The subsidy may also imperil Indonesia’s public transport ambitions, said Jakarta-based energy policy researcher Lucky Lontoh. “Jokowi’s massive infrastructure development actually was started with a fuel subsidy reduction back in 2014, which freed some fiscal space needed to fund the infrastructure projects. More subsidies means the government will have less money to fund other development activities.” 

Environmental Impact

Fuel subsidies are considered a regressive form of spending because their benefits are captured by people wealthy enough to drive and own vehicles, said Paul Burke, an economist at Australian National University who focuses on energy and transportation. 

But they also aggravate traffic jams — including in cities like the notoriously traffic-choked Jakarta — air pollution, and oil dependence, said Burke, citing a recent paper he authored on the topic. 

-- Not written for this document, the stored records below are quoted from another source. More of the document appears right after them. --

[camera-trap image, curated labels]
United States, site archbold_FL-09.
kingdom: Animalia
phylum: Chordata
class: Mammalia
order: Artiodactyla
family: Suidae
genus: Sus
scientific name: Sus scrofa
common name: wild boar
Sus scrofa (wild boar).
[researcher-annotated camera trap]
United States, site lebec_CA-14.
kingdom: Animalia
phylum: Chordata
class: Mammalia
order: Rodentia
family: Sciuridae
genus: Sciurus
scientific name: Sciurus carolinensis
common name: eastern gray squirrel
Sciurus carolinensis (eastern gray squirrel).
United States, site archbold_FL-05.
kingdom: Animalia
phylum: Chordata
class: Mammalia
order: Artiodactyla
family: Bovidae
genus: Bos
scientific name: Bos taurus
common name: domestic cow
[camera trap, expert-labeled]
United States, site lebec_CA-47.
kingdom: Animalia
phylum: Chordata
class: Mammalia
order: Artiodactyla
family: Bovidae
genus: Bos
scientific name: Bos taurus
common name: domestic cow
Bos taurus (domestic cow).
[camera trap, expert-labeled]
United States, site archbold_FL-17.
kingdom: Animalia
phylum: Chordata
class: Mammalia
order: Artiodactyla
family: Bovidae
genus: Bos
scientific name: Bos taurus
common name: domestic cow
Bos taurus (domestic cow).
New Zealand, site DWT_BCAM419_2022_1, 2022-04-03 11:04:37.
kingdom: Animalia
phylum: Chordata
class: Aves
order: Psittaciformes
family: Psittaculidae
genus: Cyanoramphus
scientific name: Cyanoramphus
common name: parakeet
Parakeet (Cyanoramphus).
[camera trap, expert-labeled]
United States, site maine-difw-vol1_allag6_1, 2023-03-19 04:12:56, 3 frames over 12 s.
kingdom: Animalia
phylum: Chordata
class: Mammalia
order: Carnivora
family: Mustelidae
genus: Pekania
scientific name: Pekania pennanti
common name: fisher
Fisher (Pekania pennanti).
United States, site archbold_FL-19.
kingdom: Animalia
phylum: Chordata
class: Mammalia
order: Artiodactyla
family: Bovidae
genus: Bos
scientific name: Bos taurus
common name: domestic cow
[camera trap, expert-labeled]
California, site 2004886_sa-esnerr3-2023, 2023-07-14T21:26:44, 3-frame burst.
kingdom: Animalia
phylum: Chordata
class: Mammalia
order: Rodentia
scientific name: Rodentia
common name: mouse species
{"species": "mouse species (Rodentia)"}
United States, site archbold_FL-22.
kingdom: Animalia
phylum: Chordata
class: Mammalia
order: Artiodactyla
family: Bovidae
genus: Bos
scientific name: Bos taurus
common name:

Burke said Indonesia’s substantial progress on electricity subsidies are a hopeful sign and possible roadmap for fuel subsidy reform. 

“Over recent years, Indonesia has achieved substantial success in reducing electricity subsidies, by increasing some electricity tariffs to cost-reflective levels,” he said. “Poor households are among those that have been exempted from the reforms… [which] have made an important contribution to improving the efficiency of Indonesia’s electricity use. As electricity prices have increased, electricity use has shifted to a lower-growth trajectory. This has helped Indonesia to avoid the need to build too many expensive new power stations.”

In the fuel realm, Burke said a reform option that economists often suggest is a “fuel excise,” which is a tax on the sale of fuel and the opposite of a fuel subsidy. “Fuel excise would be a progressive form of revenue raising, would help to reduce pollution and traffic jams, and would help Indonesia reduce its budget deficit and fund key priorities.”

Fossil fuel subsidies have existed in Indonesia since its independence in 1949 and, per the International Energy Agency, accounted for nearly 20 percent of fiscal expenditure by the 1960’s. In that context, the reforms of modern-day Indonesia and the Jokowi administration are not inconsiderable: by 2014, about 3 percent of the GDP was spent on fossil fuel subsidies, and by 2016, after Jokowi’s initial spate of reforms, it was less than 1 percent. 

But, due to consumer expectations, the political climate, and the unique challenges of the fuel industry — Indonesia both has a lot of natural resources itself and a burgeoning consumer class — the current subsidy apparatus may prove sticky for the near future.